### TASK REQUIREMENTS
[a] In the press release about Senator Cardin's energetics amendment, what must the Department of Defense develop under that amendment?
[b] Please continue the press release on the Senate defense appropriations bill from where it stops.

### EXERCISE TEXT
■ ■ ■ ■ ■

Press Release

August 23, 2018
Senate Approves Cardin Provision to Develop a Roadmap for Greater Investment in Support of Energetics at Indian Head Naval Surface Warfare Center
Senate-passed Defense Appropriations Bill Invests in Cutting-Edge Military Research throughout Maryland

WASHINGTON – U.S. Senator Ben Cardin (D-Md.) called the 2019 Defense Appropriations bill passed by the Senate Thursday “an investment in Maryland and the R&D we do better than anyone else for America’s military.”

Senator Cardin: “I was pleased that the Senate approved my amendment to the Defense Appropriations bill that would direct the Department of Defense (DOD) to evaluate the Navy, Air Force, and Army’s investment for energetics research, like what is being done at and in support of the Indian Head Naval Surface Warfare Center. My amendment requires DOD to develop a roadmap on how the Services plan to continue to invest in next generation energetics research. From rocket motors and torpedo fuel to ejector seats, current and emerging energetics technology provides both power and enhanced safety to our service men and women.

■ ■ ■ ■ ■

### STORED DATA
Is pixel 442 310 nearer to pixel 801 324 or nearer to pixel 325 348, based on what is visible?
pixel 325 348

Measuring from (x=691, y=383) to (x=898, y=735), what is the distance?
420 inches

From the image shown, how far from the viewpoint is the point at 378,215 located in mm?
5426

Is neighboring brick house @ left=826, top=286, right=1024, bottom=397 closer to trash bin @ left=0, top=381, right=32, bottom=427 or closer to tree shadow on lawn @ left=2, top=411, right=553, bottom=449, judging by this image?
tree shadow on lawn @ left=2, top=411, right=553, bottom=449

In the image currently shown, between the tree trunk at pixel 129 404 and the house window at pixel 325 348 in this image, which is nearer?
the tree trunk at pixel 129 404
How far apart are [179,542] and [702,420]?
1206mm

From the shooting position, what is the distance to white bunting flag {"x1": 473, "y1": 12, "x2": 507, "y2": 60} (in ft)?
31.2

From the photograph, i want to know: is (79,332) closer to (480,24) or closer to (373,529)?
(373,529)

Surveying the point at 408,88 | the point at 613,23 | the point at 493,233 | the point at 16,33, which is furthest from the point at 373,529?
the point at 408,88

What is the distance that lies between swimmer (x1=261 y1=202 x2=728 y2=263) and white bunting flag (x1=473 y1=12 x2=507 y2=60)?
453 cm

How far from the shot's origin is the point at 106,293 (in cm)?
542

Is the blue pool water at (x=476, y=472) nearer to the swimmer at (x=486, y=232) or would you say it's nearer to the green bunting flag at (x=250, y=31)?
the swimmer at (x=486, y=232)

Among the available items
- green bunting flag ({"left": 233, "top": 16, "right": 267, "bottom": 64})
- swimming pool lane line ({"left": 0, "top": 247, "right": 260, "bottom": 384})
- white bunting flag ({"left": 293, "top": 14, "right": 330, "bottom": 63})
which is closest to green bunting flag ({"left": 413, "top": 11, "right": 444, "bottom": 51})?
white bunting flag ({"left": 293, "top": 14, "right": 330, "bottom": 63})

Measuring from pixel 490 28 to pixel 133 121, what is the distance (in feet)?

■ ■ ■ ■ ■

### EXPECTED OUTPUTS
[a] A roadmap on how the Services plan to continue to invest in next generation energetics research.

[b]
“Overall, the Senate-passed Defense Appropriations bill bolsters Maryland’s research & development programs that keep our warfighters on the technological edge worldwide. From Indian Head to Aberdeen Proving Ground, Pax River to Ft. Detrick, as well as the laboratories at Johns Hopkins University and growing businesses like Brainscope, Maryland-based researchers bringing more power and safety to the battlefield as well as the home front. With the support of the federal government, Marylanders are breaking new ground with advances in cyber and high-performance computing, medical research on traumatic brain injuries and reconstruction of limbs for our wounded warriors, and much more.

“As the Ranking Member of the Senate Small Business & Entrepreneurship Committee, it was a priority for me that we gained full funding for the Small Business Innovation Research (SBIR) and Small Business Technology Transfer (STTR) programs, which increase the utilization of small, high technology firms in federal research and development. Small businesses are often underrepresented in government R&D programs.”